A leading argument for Crocs is also their emphasis on individuality. According to Hill, “It’s partly about this idea that maybe this younger generation, Gen Z, doesn’t feel the need to express transformation through fancy shoes, but through something that is accessible, recognizable, and at the same time, customizable.” From choosing Jibbitz that represent their identities to showing allegiance to particular celebrities, Crocs are a ready tool to display and distinguish oneself. “They’re not so much status shoes, but they’re certainly about self-expression and irony.
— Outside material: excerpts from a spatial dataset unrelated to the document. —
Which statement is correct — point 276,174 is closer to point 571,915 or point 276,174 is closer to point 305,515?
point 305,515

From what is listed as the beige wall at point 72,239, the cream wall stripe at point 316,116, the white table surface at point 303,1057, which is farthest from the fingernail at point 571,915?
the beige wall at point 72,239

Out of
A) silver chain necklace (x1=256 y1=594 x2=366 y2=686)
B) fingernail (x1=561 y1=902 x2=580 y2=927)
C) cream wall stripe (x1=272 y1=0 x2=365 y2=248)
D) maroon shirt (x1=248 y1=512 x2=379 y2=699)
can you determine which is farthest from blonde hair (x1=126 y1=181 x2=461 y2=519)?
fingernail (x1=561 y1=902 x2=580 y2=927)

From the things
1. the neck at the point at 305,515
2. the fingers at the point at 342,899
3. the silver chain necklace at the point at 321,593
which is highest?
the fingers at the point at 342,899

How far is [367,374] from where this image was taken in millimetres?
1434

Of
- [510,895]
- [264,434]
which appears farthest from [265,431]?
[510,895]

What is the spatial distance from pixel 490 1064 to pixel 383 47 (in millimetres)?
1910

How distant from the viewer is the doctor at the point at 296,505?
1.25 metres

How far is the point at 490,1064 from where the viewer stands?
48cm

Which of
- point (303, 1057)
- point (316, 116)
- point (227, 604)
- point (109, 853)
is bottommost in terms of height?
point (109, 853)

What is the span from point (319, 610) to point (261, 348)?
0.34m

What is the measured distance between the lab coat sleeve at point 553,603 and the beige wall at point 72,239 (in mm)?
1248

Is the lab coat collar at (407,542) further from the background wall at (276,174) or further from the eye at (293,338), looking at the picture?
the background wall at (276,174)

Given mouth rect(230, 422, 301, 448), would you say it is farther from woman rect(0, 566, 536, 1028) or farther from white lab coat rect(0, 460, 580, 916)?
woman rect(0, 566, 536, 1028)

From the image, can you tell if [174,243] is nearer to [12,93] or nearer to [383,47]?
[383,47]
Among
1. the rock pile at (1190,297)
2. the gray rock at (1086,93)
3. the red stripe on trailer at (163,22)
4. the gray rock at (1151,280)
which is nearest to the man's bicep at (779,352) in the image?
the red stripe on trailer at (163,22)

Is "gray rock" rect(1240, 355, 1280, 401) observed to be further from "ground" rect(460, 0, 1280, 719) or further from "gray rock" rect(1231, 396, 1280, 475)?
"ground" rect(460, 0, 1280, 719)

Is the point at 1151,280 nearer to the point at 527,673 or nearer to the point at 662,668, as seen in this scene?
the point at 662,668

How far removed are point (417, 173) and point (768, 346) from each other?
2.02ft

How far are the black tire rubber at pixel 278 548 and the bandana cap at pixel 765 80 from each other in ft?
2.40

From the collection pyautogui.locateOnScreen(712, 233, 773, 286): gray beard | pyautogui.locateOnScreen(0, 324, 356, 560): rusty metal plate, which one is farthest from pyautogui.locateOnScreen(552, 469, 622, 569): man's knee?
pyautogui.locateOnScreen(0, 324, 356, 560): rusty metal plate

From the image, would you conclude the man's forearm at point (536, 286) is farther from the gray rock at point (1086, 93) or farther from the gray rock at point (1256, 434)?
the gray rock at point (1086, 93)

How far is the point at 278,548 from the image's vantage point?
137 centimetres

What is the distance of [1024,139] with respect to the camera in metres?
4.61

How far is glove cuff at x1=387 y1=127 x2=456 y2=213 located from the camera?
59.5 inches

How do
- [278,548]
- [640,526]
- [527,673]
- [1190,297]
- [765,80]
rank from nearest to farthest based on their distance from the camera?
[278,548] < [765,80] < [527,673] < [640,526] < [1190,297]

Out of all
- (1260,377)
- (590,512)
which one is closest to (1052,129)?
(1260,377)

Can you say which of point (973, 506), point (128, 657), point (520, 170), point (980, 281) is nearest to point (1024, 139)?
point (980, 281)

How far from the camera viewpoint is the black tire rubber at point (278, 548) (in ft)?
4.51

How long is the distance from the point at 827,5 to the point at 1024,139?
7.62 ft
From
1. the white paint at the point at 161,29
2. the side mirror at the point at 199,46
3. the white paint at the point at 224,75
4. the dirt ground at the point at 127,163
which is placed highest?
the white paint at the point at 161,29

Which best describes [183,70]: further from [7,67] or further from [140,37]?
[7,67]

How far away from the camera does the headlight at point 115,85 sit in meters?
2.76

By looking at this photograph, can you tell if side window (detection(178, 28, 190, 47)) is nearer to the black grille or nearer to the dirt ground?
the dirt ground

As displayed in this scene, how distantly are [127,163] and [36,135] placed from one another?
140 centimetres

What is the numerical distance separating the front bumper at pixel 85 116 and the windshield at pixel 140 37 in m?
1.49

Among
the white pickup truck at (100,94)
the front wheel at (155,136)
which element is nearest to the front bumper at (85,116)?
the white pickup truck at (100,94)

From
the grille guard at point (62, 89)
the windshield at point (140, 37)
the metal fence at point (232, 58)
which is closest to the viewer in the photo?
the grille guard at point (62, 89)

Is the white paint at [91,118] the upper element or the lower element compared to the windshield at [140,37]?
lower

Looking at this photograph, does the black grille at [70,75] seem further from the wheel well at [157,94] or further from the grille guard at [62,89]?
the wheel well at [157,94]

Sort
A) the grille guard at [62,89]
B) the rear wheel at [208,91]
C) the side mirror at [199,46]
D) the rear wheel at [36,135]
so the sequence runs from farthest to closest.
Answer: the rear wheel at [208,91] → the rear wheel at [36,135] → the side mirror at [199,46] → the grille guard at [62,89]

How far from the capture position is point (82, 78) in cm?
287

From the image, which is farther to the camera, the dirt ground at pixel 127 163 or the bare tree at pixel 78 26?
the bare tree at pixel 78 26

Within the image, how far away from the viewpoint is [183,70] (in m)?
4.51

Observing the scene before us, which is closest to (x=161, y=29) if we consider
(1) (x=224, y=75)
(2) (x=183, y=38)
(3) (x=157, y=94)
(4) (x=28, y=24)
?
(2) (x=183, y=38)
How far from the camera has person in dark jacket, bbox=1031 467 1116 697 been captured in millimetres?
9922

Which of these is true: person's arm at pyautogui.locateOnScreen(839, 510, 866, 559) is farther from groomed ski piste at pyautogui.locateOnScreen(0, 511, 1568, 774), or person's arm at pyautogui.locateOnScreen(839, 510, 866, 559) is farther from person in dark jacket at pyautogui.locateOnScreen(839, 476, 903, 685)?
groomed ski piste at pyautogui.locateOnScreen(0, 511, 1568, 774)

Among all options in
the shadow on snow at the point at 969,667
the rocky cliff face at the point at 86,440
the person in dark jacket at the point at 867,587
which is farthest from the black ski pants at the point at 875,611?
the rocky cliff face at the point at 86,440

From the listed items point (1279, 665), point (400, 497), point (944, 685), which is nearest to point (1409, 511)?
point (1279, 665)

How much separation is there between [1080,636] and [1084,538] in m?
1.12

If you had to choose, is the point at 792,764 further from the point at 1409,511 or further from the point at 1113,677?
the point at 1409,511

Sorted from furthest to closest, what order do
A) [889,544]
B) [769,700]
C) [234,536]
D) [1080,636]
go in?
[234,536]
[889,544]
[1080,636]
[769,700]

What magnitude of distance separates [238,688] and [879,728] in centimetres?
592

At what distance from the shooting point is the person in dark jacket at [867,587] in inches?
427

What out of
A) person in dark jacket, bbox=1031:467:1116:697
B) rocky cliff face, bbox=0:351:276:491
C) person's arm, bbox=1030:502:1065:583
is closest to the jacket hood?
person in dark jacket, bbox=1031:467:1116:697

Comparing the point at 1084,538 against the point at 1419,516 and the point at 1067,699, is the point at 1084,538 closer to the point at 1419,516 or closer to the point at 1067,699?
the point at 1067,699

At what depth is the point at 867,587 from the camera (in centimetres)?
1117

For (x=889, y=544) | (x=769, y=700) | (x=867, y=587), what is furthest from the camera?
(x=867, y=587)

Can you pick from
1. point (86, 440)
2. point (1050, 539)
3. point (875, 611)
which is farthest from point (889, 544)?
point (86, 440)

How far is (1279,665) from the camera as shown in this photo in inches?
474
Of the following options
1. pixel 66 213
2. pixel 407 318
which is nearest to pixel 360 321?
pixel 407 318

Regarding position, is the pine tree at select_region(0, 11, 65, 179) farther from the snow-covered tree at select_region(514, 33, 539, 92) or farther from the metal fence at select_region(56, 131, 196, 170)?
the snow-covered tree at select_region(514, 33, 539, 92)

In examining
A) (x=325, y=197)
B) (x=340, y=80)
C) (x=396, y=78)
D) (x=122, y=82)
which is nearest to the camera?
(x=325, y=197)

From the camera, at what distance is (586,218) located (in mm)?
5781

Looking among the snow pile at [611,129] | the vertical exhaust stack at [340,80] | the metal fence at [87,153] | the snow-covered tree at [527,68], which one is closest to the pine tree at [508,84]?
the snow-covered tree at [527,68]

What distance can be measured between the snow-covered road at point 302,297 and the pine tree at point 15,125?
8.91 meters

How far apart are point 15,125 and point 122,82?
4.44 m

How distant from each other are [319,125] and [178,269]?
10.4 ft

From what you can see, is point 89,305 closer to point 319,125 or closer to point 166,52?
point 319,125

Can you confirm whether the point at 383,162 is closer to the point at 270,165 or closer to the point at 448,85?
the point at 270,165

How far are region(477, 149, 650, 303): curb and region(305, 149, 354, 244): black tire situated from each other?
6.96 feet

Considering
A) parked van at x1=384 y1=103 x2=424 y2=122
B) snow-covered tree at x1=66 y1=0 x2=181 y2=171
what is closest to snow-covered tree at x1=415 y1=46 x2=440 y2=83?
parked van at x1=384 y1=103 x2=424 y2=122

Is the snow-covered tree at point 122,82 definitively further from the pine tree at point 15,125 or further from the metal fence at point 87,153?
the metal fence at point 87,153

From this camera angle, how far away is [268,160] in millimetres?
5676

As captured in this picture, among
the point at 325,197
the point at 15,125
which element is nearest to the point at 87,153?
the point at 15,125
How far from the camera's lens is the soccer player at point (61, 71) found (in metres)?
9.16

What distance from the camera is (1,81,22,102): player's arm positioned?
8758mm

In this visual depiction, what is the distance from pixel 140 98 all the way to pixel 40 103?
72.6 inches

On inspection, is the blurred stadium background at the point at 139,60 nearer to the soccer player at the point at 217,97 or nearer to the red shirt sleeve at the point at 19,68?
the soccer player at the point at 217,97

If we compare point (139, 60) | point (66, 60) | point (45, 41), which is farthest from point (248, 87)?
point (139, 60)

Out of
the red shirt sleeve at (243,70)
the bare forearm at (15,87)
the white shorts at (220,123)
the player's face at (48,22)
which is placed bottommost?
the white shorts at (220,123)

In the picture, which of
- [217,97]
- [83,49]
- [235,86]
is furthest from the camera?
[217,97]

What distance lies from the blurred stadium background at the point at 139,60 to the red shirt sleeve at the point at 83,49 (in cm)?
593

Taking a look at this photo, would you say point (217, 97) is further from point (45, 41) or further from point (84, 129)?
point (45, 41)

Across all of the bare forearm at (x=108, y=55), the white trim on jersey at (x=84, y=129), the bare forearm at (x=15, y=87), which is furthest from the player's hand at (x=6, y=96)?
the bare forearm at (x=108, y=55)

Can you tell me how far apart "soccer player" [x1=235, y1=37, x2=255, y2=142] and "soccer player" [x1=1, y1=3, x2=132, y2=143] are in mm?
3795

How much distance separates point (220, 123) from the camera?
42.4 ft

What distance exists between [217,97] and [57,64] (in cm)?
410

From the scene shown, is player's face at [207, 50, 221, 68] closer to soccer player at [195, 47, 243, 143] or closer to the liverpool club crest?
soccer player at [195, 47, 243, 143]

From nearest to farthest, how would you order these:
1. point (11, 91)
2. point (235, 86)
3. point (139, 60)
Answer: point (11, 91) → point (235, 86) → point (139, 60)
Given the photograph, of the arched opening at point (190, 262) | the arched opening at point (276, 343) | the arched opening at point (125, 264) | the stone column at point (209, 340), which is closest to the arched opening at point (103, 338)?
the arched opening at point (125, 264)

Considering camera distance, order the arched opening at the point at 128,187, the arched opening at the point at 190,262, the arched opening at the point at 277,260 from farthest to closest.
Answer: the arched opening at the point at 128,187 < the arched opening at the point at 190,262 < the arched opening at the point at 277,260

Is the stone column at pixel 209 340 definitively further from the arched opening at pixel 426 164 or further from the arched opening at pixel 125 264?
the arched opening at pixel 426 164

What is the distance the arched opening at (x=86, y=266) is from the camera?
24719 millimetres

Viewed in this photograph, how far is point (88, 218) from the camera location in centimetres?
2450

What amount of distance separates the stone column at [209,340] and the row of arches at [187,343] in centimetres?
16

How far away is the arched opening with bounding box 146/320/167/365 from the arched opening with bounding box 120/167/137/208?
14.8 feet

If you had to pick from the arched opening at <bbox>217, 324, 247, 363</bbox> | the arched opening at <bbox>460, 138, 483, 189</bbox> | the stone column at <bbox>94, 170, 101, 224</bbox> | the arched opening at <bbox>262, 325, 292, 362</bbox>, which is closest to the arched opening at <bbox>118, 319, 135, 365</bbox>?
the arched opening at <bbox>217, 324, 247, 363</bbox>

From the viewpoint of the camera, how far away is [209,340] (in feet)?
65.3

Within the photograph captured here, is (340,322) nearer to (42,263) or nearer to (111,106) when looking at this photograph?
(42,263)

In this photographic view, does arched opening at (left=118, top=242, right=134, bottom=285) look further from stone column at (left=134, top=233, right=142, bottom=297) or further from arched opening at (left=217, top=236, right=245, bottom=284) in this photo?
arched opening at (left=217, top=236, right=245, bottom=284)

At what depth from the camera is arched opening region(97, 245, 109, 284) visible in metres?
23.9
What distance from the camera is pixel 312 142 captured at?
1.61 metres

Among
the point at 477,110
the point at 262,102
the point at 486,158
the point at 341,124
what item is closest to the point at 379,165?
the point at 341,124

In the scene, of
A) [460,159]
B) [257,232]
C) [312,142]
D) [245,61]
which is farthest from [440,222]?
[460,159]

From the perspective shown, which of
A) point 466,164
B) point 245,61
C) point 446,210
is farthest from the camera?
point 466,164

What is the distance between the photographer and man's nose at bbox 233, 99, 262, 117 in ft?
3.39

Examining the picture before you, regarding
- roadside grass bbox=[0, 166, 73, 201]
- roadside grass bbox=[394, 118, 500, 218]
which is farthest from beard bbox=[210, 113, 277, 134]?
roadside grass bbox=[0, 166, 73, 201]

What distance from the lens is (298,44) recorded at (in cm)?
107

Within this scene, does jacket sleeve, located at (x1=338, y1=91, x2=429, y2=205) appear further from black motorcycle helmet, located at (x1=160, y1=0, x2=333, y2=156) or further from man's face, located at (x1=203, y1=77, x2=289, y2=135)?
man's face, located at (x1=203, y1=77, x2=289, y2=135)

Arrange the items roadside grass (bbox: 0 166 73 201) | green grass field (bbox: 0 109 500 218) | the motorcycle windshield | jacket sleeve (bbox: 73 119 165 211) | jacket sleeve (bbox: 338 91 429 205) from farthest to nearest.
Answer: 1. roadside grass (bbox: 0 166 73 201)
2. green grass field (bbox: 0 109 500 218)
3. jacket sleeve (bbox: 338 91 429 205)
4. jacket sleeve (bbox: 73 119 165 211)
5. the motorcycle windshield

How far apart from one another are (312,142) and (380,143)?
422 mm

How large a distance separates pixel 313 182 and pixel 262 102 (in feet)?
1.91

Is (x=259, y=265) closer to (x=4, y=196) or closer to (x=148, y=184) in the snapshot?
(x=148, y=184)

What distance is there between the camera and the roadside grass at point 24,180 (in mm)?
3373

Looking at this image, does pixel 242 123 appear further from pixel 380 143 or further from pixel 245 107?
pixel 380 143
I think in a way, that is the new means of transformation, showcasing that you’re confident and you want to wear this thing that’s not the most aesthetically perfect but has its own set of attributes like comfort and customization,” said Hill.
“Crocs with socks is definitely the move,” Justin Bieber said in a press statement on behalf of his 2021 collaboration with Crocs. “They’re comfortable, they’re fashionable, and most importantly it’s fun to bring your own style to how you wear them.” Under the banner of ugly fashion, any so-called style sins are absolvable, even trendy, making Crocs a liberating channel of self-expression. Celebrities like Bieber spearhead and validate the use of Crocs as a canvas of individuality.
An important feature of Crocs’ customizability is its gender neutrality. As society moves toward a more fluid and spectral perspective on gender, non-gendered footwear is increasingly embraced by consumers. Democratic in form, color, and customizability, Crocs are a compelling platform for self-expression in all dimensions. “If we continue to use the footwear we choose to assert our ideas of ourselves, Crocs just allows for a greater vocabulary in the statements we’re trying to make,” said Semmelhack.
Probing the reason behind the popularity of Crocs also calls for a broader understanding of the social meaning of shoes. “People seem to believe that shoes can actually change their lives. It’s like all these fairytale stories: ‘Cinderella,’ ‘Puss in Boots,’ or ‘Seven-league boots,’” said Steele. “Of all kinds of clothing and dress that people can wear, shoes are especially heavily endowed both as signs of identity and as kind of magical emblems.”
Shoes often serve as an incarnation of an individual’s aspirations, and Crocs could be an appealing vessel for this reason. “I think that Crocs are very strongly associated with children and play quality,” added Steele. “Maybe it’s that people feel that life will be more fun if they wear crocs. That would be a good magical thing to wish your shoes — to give you a more fun, playful life.”
Upon examining the changing ideas about fashion, individuality, and social contexts, maybe the ascension of Crocs isn’t so unusual after all. Crocs clogs aren’t just ugly — they are innovative, individualistic, and democratic. Certainly, they are more than a one-hit-wonder and here to stay for good.